As you may have concluded by now, I like to take long walks in the wilderness on my own and hope that everything goes alright. So, here is another illustrious story of how I spent a weekend trekking around Scotland.
It had been a week filled with sun unlike any other that I had experienced in Scotland prior to the Beast from the East’s arrival. I spent countless hours procrastinating my responsibilities, as per usual, walking without any purpose along the Aberdeen Beach admiring the waves and the wind as it whipped through my hair making me feel like I was living in a dramatic movie.
This particular weekend I felt like exploring up the coast to Slains Castle near Cruden Bay and hike along the coastal trail up to Boddam.
Getting to Slains was the easiest transportation experience I have had thus far. I simply got on the bus and it practically took me to the castle’s front door.
Slains Castle served as the inspiration for Bram Stokers Dracula and after visiting I can understand why. It sits on the edge of a cliff away from the small town, isolated. The structure of the castle is relatively intact and you can wander the length of the stone halls now exposed to the elements and overgrown with grass. Nearest to the cliffs rests a tower with a spiral staircase that is still functional. And, if you climb it as I did, you slowly become more and more vulnerable to the wind that howls up the cliffs. The halls of the structure are eerie to wander alone. They rise above you and occasionally open up to rooms that once existed overlooking the ocean.
There were other people there around Slains Castle, but they stuck to exploring the cliffs while I was the only one who walked through the ruins of the old building. This gave me an almost uneasy feeling because I am incredibly superstitious and if any place could be haunted it would definitely be Slains.
After leaving the castle I explored the cliffs nearby, but only briefly because I had a short way to walk before arriving at my next planned stop, Bullers of Buchan, a land bridge created by the erosion of the cliffs over time.
Getting there was a short hike, and I was having to fight off the wind which was blowing viciously making the already chilly coastal air even friskier.
Other people where there when I arrived, which was exciting because I wasn’t alone in my fascination for the natural wonder. The Bullers was magnificent with the sea roaring below, and the wind howling above.
My original intention was to only get a nice picture of the Bullers, but of course, I saw the land bridge and the narrow path with a hundred+ foot cliff on either side and was tempted to walk across it. So, I did.
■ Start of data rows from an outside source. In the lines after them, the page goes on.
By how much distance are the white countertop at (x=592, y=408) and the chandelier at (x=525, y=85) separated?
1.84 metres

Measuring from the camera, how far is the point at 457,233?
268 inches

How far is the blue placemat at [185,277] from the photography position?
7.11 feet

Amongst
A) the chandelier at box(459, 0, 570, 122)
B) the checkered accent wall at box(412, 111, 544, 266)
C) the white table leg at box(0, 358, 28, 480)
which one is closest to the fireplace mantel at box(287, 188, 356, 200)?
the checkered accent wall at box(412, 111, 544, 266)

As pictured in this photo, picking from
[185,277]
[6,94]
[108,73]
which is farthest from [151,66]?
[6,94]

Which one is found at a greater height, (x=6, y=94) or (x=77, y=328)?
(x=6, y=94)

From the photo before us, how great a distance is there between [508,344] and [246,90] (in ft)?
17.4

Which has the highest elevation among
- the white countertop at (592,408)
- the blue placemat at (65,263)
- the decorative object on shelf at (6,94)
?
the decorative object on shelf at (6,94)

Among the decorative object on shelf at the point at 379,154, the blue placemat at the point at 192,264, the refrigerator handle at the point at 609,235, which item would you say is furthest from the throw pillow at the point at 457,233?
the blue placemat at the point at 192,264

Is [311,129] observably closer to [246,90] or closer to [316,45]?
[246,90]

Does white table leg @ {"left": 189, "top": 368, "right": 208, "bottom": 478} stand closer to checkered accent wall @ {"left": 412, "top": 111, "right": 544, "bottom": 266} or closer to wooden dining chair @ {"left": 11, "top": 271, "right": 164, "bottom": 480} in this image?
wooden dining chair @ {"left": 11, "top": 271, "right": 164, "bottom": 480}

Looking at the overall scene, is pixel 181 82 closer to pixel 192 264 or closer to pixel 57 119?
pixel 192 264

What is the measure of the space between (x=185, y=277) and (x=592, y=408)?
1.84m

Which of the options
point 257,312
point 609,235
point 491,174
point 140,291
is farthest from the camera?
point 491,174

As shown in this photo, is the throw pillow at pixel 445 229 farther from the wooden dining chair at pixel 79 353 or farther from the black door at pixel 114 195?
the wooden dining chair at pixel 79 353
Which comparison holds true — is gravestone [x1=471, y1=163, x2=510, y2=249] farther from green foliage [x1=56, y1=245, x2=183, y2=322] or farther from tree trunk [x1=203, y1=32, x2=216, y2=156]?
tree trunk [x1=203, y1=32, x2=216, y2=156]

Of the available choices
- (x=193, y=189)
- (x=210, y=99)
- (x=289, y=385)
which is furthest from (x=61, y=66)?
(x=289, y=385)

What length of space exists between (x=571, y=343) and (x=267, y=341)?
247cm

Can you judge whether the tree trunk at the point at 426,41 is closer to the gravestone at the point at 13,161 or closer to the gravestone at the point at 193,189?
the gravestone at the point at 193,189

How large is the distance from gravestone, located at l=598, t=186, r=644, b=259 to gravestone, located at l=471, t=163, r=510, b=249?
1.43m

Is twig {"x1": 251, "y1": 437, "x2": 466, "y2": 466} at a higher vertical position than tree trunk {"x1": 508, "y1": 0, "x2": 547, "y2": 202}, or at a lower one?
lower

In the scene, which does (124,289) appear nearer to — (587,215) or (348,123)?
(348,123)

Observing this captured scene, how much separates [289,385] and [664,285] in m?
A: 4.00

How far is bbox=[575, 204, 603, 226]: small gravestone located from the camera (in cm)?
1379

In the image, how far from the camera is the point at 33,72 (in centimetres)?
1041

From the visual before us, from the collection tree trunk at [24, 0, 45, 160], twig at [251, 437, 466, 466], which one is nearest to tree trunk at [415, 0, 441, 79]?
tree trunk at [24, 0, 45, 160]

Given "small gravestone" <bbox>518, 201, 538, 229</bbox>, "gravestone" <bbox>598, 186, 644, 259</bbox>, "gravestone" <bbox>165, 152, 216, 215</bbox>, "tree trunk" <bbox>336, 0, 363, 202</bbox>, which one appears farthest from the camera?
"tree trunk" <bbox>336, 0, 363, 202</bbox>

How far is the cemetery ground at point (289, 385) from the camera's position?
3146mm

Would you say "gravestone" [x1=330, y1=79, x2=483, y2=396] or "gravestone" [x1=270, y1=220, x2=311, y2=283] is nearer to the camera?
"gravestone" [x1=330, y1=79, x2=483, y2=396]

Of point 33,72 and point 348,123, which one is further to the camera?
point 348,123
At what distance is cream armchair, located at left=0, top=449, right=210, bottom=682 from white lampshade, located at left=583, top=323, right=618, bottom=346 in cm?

It was possibly the scariest thing I have ever done in my life and I am only slightly exaggerating the circumstances for storytelling purposes. The ground of course was muddy along the path and the path itself had been walked so many times that past explorers had left a foot-wide indented trail for other idiotic adventurers like myself to try. At one point, where the ground narrowed, it was super muddy and it lead steadily up a short little slope. That is where my foot slipped. Luckily I didn’t fall to my death. By the time I made it to the end of the land mass, I was so nervous that I sat down.
Have you ever stood on the edge of a cliff looking out at the vast sea in front of you? All alone with the wind blowing fiercely and the violent sound of the waves crashing on the rocks below. The horizon disappears in the distance making it appear like the ocean continues on forever. From my place on the cliff overlooking the sea, I was in such awe from the beauty of the cliffs that surrounded me. Looking back at the breathtaking views I had, I question if it was actually a real place, but then I look back at my photos from that day and recall that yes indeed it is real.
After leaving the Bullers of Buchan, I followed the coastal trail around the cliffs where I continued to be enthralled by the natural beauty of this particular place.
I was enjoying myself despite having to fight off the wind and strategically maneuver around mud puddles. I was just strolling along, having a great time hiking along the Longhaven cliffs, when I came across a sign placed on the edge of a cliff which said, “In loving memory of Sydney Shepard. Ashes returned to the Sea.” Seeing this froze me in my tracks because the name was quite similar to my own. The spot overlooked the cliffs and the sea which extended past the horizon.
I continued my hike, but kept thinking back to that sign. Eventually I finished my day of ogling the captivating cliffs and returned safely back to my dorm room.
Later I joked about the peculiarity of the marker with my mom, but now I think of it in a deeper way. This sign was the marker of where someone wanted their remains to be returned. It was their final resting place, on the edge of, what seemed from my perspective, the world.
The marker on the edge of the cliff, made me question the importance of this spot and made me think of where I want to end up someday not just in the final sense of ending up through death, but just generally with my life. What sort of legacy do I want to leave behind? Looking back at it, I am adding more philosophical importance than I did in that moment.
Since then I have pondered the ordinariness of death. Death happens to everyone, eventually; thus making it an ordinary occurrence. It is life that is extraordinary. We each live lives that may seem similar in ways to others, but have their distinct differences. What one person experiences may not be what another person experiences. For example, this post and the significance I got out of hiking along the cliffs. What we do in our lives will eventually be our legacy that we leave behind. Our actions past, present, and future, will be how people remember us.
So, how do you want to be remembered?